This book was a first for me. Set in Biblical times it somehow lent itself very nicely as a book for modern times. It sounds a bit contradictory but I think the language used was so straight forward and simple that, that added to its appeal.
We have Dinah the daughter of Jacob one daughter in a huge family of only sons. She also has four mothers who are the wives of her father Jacob and who all look on the children as belonging to them all. Dinah is particularly precious to them all. She follows in the footsteps of her aunt who is a renowned midwife and Dinah herself develops this talent so that she becomes the natural follower of her Aunt.
The book is full of such wonderful, descriptive detail of everyday life. Life for women was particularly heavy and harsh. There was work constantly to be done. It was not that easy for the men either but women did have a very hard time. Each person had allotted tasks and heaven help you if you failed in them in any way. There seemed to be no allowance for tiredness or for any frailty of any kind. It was only during a menstrual cycle of three days that women were allowed into "the red tent" to pray and relax and be away from the constant cycle of work.
Dinah's life from following her aunt Rachel to the city as a midwife to her meeting her husband, his subsequent tortured murder and the subsequent way Dinah's life turned is the subject of this story. Beautifully told, not boring at all despite the historical overtones throughout the book, this was an amazing discovery of the life of women in Biblical times.

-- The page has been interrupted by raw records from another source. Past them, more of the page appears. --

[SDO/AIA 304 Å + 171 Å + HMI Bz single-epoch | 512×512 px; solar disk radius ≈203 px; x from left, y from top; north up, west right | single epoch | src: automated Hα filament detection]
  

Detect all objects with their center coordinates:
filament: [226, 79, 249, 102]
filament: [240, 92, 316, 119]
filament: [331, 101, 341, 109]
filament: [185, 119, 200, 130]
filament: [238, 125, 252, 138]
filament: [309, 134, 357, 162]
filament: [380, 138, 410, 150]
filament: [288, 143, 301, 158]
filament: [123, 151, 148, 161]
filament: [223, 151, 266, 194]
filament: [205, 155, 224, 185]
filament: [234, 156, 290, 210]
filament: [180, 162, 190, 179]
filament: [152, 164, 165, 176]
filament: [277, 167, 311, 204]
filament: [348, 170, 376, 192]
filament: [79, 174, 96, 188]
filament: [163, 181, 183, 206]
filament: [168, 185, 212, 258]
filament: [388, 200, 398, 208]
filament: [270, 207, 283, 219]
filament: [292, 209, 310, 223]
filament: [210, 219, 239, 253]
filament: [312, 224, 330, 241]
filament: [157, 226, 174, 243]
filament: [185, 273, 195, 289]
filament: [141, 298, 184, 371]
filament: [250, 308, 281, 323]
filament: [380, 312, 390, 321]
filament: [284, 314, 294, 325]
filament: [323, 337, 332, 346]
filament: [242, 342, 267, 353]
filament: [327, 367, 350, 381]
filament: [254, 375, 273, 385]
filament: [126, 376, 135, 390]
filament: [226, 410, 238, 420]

On a personal note, Shivanthi our daughter has come from Melbourne and it is a permanent round of florists, and favours, beauty salons, pedicures and facials and all sorts of stuff which take the whole day. My son was expected tonight but the flight has been delayed for seven hours in Melbourne and I don't know when to expect him now. He has to take connections from Kuala Lumpur to get here and now we do not know when he will get here.